A friend of mine (thanks, Jess!) posted a link to this video last week, and it’s just too cool not to share. It’s a short excerpt from the BBC series Life, written and narrated by the great David Attenborough. The series is produced by the same folks who created the amazing Planet Earth series in 2006, and it shows – the cinematography is stunning!
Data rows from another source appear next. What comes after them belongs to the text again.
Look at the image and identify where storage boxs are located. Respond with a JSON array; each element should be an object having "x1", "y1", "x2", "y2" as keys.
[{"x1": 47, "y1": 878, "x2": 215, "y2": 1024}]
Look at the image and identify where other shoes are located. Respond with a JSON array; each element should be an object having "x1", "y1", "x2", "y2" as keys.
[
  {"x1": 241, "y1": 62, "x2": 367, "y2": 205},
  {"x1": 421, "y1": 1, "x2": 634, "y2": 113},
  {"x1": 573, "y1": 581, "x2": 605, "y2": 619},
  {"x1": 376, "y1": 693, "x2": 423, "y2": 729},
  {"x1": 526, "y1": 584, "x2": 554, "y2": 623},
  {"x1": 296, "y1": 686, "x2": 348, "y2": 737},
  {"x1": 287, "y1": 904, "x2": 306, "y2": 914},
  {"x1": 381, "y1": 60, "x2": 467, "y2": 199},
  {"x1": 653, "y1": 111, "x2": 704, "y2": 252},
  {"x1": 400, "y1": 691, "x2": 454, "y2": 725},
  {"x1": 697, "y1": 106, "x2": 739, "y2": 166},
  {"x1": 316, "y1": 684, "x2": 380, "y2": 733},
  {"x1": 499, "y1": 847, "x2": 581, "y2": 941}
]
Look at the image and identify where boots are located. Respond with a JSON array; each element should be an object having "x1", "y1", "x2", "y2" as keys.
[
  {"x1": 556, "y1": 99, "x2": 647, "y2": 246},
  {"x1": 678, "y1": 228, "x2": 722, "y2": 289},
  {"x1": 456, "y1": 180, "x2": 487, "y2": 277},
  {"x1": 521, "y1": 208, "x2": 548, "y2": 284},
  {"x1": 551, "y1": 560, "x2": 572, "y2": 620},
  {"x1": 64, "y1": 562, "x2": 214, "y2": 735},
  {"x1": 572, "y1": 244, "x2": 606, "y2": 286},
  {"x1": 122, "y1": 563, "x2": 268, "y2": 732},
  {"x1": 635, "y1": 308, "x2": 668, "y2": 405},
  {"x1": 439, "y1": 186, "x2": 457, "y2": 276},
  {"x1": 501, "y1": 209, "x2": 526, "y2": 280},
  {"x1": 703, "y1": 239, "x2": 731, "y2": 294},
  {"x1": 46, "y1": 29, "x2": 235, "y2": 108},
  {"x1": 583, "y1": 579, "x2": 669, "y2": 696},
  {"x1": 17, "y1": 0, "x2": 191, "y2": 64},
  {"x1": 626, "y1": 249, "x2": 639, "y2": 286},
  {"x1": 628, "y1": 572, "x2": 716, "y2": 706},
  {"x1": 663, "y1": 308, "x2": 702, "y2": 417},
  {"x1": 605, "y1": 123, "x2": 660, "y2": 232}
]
In this clip, time-lapse photography is used to show the profusion of animals living on the seafloor in Antarctica’s McMurdo Sound. Here, 10-foot nemertean worms, multi-colored sea stars, urchins, and other invertebrates teem in slow motion. Time-lapse photography allows the filmmakers to portray these creatures’ lives at a less alien pace, revealing their remarkable natural history in a way that the human visual system simply can’t appreciate in real time. Time-lapse certainly isn’t a new technique, but most time-lapse sequences I’ve seen are quite static, whereas these sequences use slow pans and zooms that make the shots much more dynamic. My favorite sequence begins about 30 seconds into the clip, where the camera is shooting down onto the seafloor. I can only imagine the difficulty of orchestrating some of these shots!
Life makes its US debut on March 21 on the Discovery Channel. Oprah Winfrey will be narrating the US release of this series. I’m a bit disappointed by this – I’m sure Oprah will do a good job with it, but there is only one Sir David!